Considering that the data concerned, although anonymous in origin, was “personal” in nature – as it related to identifiable individuals – the Garante found the processing to be in breach of personal data protection law on multiple grounds. Firstly, the individuals concerned had not been given prior, clear and complete information on the extent of the processing of their data. More importantly, to the extent that it involved the University’s employees’ data, the processing was in violation, among other things [1], of Article 4 of the Workers’ Statute (the main Italian body of law on workers’ rights), as amended in late 2015 by the so-called “Jobs Act”.

The Garante noted that the processing under review was carried out by means of devices, distinct and independent from the workstations themselves, and software systems, which allowed the monitoring of Internet and email traffic in the background, without being perceived by the worker or interfering with their activity.

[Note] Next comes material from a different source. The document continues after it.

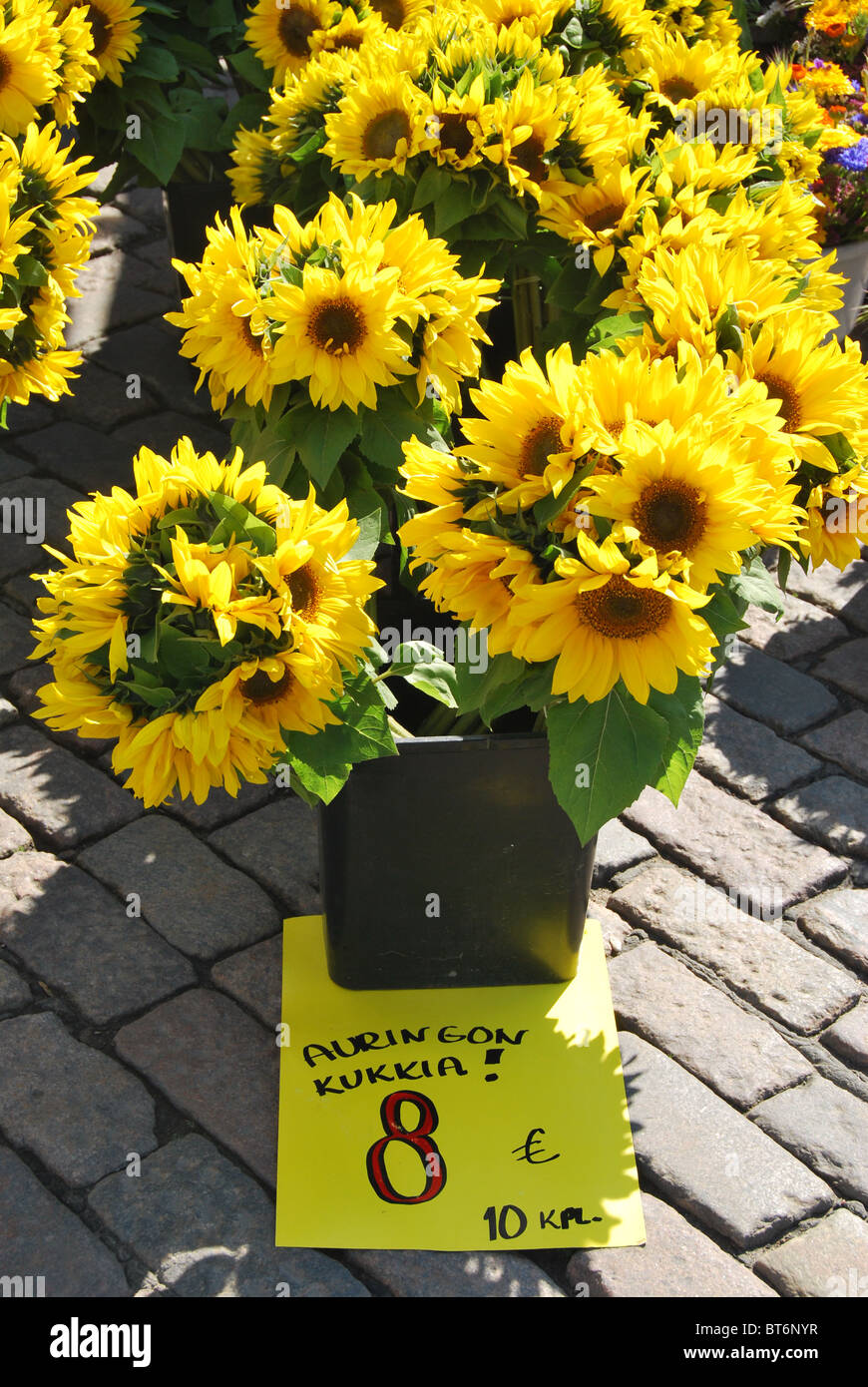 Sunflowers for sale at the Market Square (Kauppatori) in Helsinki, Finland. - Stock Image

Such devices, according to the Garante, were not included in the legal notion of “tools used by the worker to perform their duties”, which the amended Article 4, paragraph 2 of the Workers’ Statute uses to discriminate between monitoring tools that require prior approval by workers’ unions and tools that do not. Said notion, narrowing the focus to email and Internet services, in the Garante’s view only includes “services, software or applications strictly functional to work performance, including for safety purposes”. Among them, the Garante listed – apart from the very email service and Internet connection offered by employers to their employees – relevant safety measures such as email logging systems, which only retain exterior data, anti-virus filters and filters of web content irrelevant to the data controller’s purposes.

On the above grounds, the Garante issued an injunction against the University, prohibiting it from continuing the personal data processing reviewed, and ordered the case file to be sent to criminal authorities for the assessment of any criminal offence.